His leadership earned him "Nigeria's Man of the Year 1997" by Newswatch, Nigeria's oldest and influential weekly magazine.

== Lagos State Governor ==
From 1996 to 1999 Marwa was Military Governor of Lagos State. During his administration, he implemented programs such as "Operation 250 Roads" which greatly improved motoring conditions.
He revamped public health institutions, and ensured that free malaria treatment that was available to all. His administration upgraded infrastructure in poor neighborhoods.

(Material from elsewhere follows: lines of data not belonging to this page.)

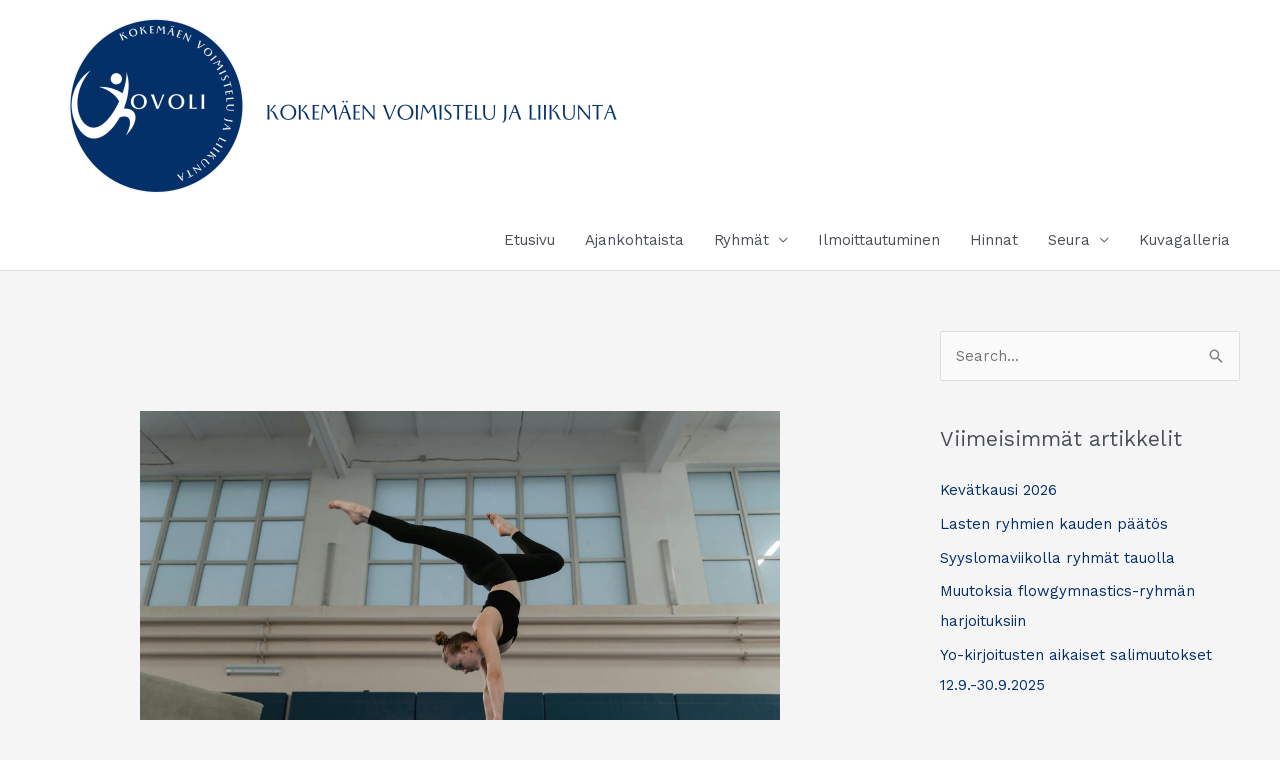

--- FILE ---
content_type: text/css
request_url: https://kovoli.fi/wp-content/uploads/elementor/css/post-31.css?ver=1764726783
body_size: 443
content:
.elementor-31 .elementor-element.elementor-element-101262d:not(.elementor-motion-effects-element-type-background), .elementor-31 .elementor-element.elementor-element-101262d > .elementor-motion-effects-container > .elementor-motion-effects-layer{background-color:#0078BF;}.elementor-31 .elementor-element.elementor-element-101262d{transition:background 0.3s, border 0.3s, border-radius 0.3s, box-shadow 0.3s;padding:50px 0px 50px 0px;}.elementor-31 .elementor-element.elementor-element-101262d > .elementor-background-overlay{transition:background 0.3s, border-radius 0.3s, opacity 0.3s;}.elementor-bc-flex-widget .elementor-31 .elementor-element.elementor-element-edb5b3e.elementor-column .elementor-widget-wrap{align-items:flex-start;}.elementor-31 .elementor-element.elementor-element-edb5b3e.elementor-column.elementor-element[data-element_type="column"] > .elementor-widget-wrap.elementor-element-populated{align-content:flex-start;align-items:flex-start;}.elementor-widget-heading .elementor-heading-title{font-family:var( --e-global-typography-primary-font-family ), Sans-serif;font-weight:var( --e-global-typography-primary-font-weight );color:var( --e-global-color-primary );}.elementor-31 .elementor-element.elementor-element-0f8a8d1{text-align:center;}.elementor-31 .elementor-element.elementor-element-0f8a8d1 .elementor-heading-title{font-family:"Karla", Sans-serif;font-weight:300;color:#FFFFFF;}.elementor-31 .elementor-element.elementor-element-ebac2de .elementor-repeater-item-dfbcb0b.elementor-social-icon{background-color:#02010100;}.elementor-31 .elementor-element.elementor-element-ebac2de .elementor-repeater-item-1086069.elementor-social-icon{background-color:#53282800;}.elementor-31 .elementor-element.elementor-element-ebac2de{--grid-template-columns:repeat(0, auto);--icon-size:65px;--grid-column-gap:5px;--grid-row-gap:0px;}.elementor-31 .elementor-element.elementor-element-ebac2de .elementor-widget-container{text-align:center;}.elementor-bc-flex-widget .elementor-31 .elementor-element.elementor-element-9e6447b.elementor-column .elementor-widget-wrap{align-items:flex-start;}.elementor-31 .elementor-element.elementor-element-9e6447b.elementor-column.elementor-element[data-element_type="column"] > .elementor-widget-wrap.elementor-element-populated{align-content:flex-start;align-items:flex-start;}.elementor-31 .elementor-element.elementor-element-f4f718b{text-align:center;}.elementor-31 .elementor-element.elementor-element-f4f718b .elementor-heading-title{font-family:"Karla", Sans-serif;font-weight:300;color:#FFFFFF;}.elementor-widget-text-editor{font-family:var( --e-global-typography-text-font-family ), Sans-serif;font-weight:var( --e-global-typography-text-font-weight );color:var( --e-global-color-text );}.elementor-widget-text-editor.elementor-drop-cap-view-stacked .elementor-drop-cap{background-color:var( --e-global-color-primary );}.elementor-widget-text-editor.elementor-drop-cap-view-framed .elementor-drop-cap, .elementor-widget-text-editor.elementor-drop-cap-view-default .elementor-drop-cap{color:var( --e-global-color-primary );border-color:var( --e-global-color-primary );}.elementor-31 .elementor-element.elementor-element-35f2d10{text-align:center;font-family:"Work Sans", Sans-serif;font-size:16px;font-weight:400;line-height:1em;color:#FFFFFF;}.elementor-widget-image .widget-image-caption{color:var( --e-global-color-text );font-family:var( --e-global-typography-text-font-family ), Sans-serif;font-weight:var( --e-global-typography-text-font-weight );}.elementor-bc-flex-widget .elementor-31 .elementor-element.elementor-element-d22fccf.elementor-column .elementor-widget-wrap{align-items:flex-start;}.elementor-31 .elementor-element.elementor-element-d22fccf.elementor-column.elementor-element[data-element_type="column"] > .elementor-widget-wrap.elementor-element-populated{align-content:flex-start;align-items:flex-start;}.elementor-31 .elementor-element.elementor-element-49508aa{text-align:center;}.elementor-31 .elementor-element.elementor-element-49508aa .elementor-heading-title{font-family:"Karla", Sans-serif;font-weight:300;color:#FFFFFF;}.elementor-31 .elementor-element.elementor-element-f85f5c9{text-align:center;font-family:"Work Sans", Sans-serif;font-size:16px;font-weight:400;color:#FFFFFF;}@media(max-width:767px){.elementor-31 .elementor-element.elementor-element-edb5b3e > .elementor-element-populated{padding:0px 0px 50px 0px;}.elementor-31 .elementor-element.elementor-element-0f8a8d1 .elementor-heading-title{font-size:40px;}.elementor-31 .elementor-element.elementor-element-9e6447b > .elementor-element-populated{padding:0px 0px 50px 0px;}.elementor-31 .elementor-element.elementor-element-f4f718b .elementor-heading-title{font-size:40px;}.elementor-31 .elementor-element.elementor-element-49508aa .elementor-heading-title{font-size:40px;}}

He proclaimed an edict to regulate rents, stopping the "Jankara" method of eviction of tenants and ensuring that due process was followed.
Marwa became well respected in Lagos because of "Operation Sweep", a joint police and military venture that helped reduce Lagos' notorious crime rate.

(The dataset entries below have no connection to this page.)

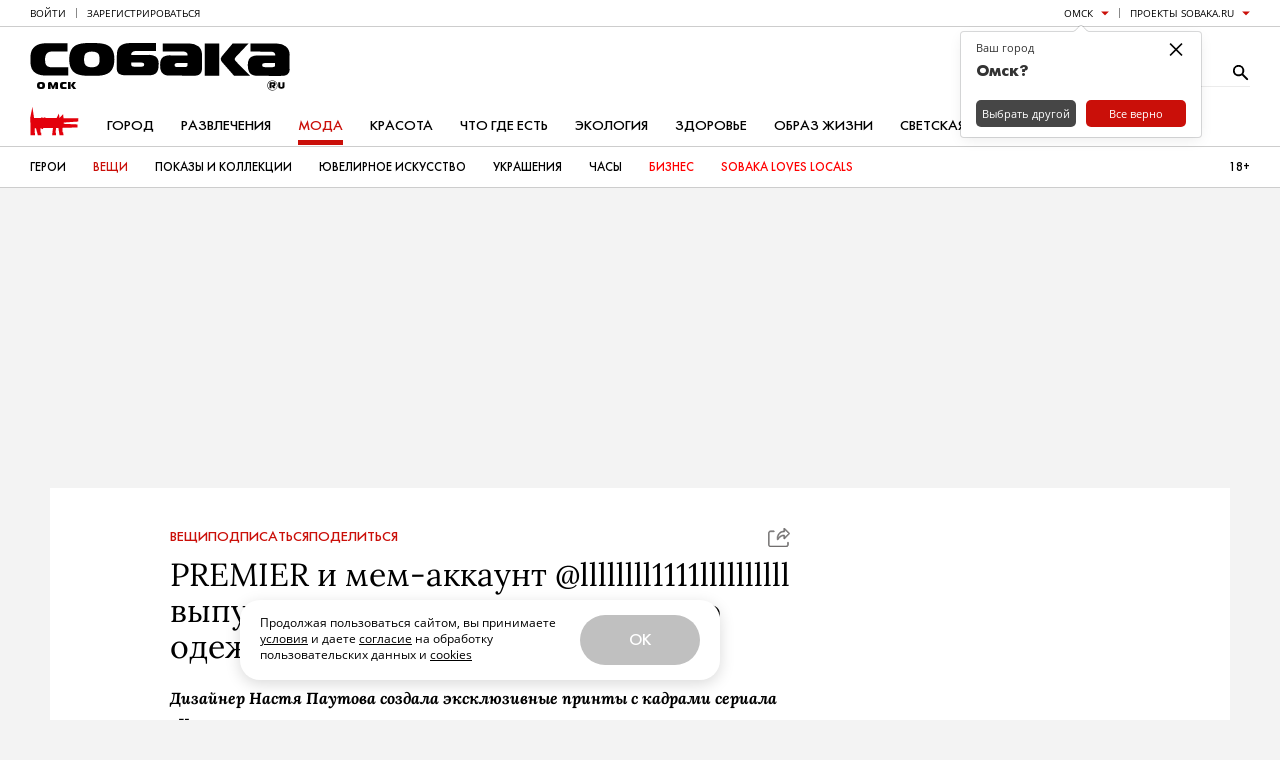

--- FILE ---
content_type: text/css
request_url: https://static.sobaka.ru/assets/448694d2/widgets/city-picker/index.css
body_size: 561
content:
.b-city-picker__view{display:none}.b-city-picker__view--active{display:block}.b-city-picker__title{font-family:FuturaFuturisC;font-size:16px;font-weight:700;margin:0 0 20px}.b-city-picker__subtitle{font-family:Open Sans;font-size:11px;font-weight:400;line-height:1;margin:0 0 10px}.b-city-picker__link{color:inherit;text-decoration:none}.b-city-picker__link:hover{color:#ca0f09}.b-city-picker__list{list-style:none;margin:0;padding:0}.b-city-picker__list-item{font-family:Open Sans;font-size:12px;font-weight:700;line-height:1.25;margin:0;padding:0;white-space:nowrap}.b-city-picker__list-item:before{background-color:#ca0f09;border-radius:50%;content:" ";display:inline-block;height:6px;margin:0 10px 0 0;vertical-align:middle;width:6px}.b-city-picker__list-item+.b-city-picker__list-item{margin-top:5px}.b-city-picker__actions{align-items:center;display:flex;justify-content:space-between;margin:-10px 0 0 -10px}.b-city-picker__action{align-items:center;background:#464646;border:none;border-radius:5px;color:#fff;cursor:pointer;display:flex;font-size:11px;font-weight:400;height:27px;justify-content:center;line-height:1;margin:10px 0 0 10px;text-decoration:none;width:100px}.b-city-picker__action--primary{background:#ca0f09}.b-city-picker__close-btn{background:none;border:none;color:#000;cursor:pointer;font-family:Times New Roman,Times,serif;font-size:32px;font-weight:200;line-height:13px;outline:none;position:absolute;right:16px;top:11px}.b-city-picker__close-btn:focus,.b-city-picker__close-btn:hover{color:#ca0f09}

In February 1998, Buba Marwa said on Nigerian state radio and television that unknown persons were again trying to assassinate him, and that he and his entourage had been the target of several bomb attacks starting in 1996. He said that he would not be intimidated.

In May 1998, Mohammed Buba Marwa imposed fuel rationing in Lagos State in an attempt to tackle petrol shortages and reduce chronic queuing at petrol stations.
In July 1998, Marwa opened a new asphalt plant in Lagos, the largest in Nigeria.

== Awards and honours ==
National Honour
2003―Officer of the Order of the Federal Republic (OFR)

2022―Commander of the Order of the Niger (CON)

Nigerian Armed Forces Honour
1998―Distinguished Service Star (DSS)

Academic Awards
1. Doctor of Humane Letters in Infrastructure, Security and National Development(Honoris Causa) Lagos State University, Ojo
2. Doctor of Science (Honoris Causa), Abubakar Tafawa Balewa University, Bauchi
3. Doctor of Public Administration (Honoris Causa), University of Nigeria, Nsukka (UNN)
4. Doctor of Management Technology (Honoris Causa) Federal University of Technology, Owerri
5. 2003 Outstanding Leadership Award by the Centre For Multicultural Leadership University of Kansas, Lawrence. First African honoured by the Institute in its ten years of inaugurating the award. Reciprocating, General Marwa endowed an annual “Marwa Africana Lecture Series” in the Department of African and Afro-American Studies. The late Prof Ali Mazrui presented the inaugural lecture.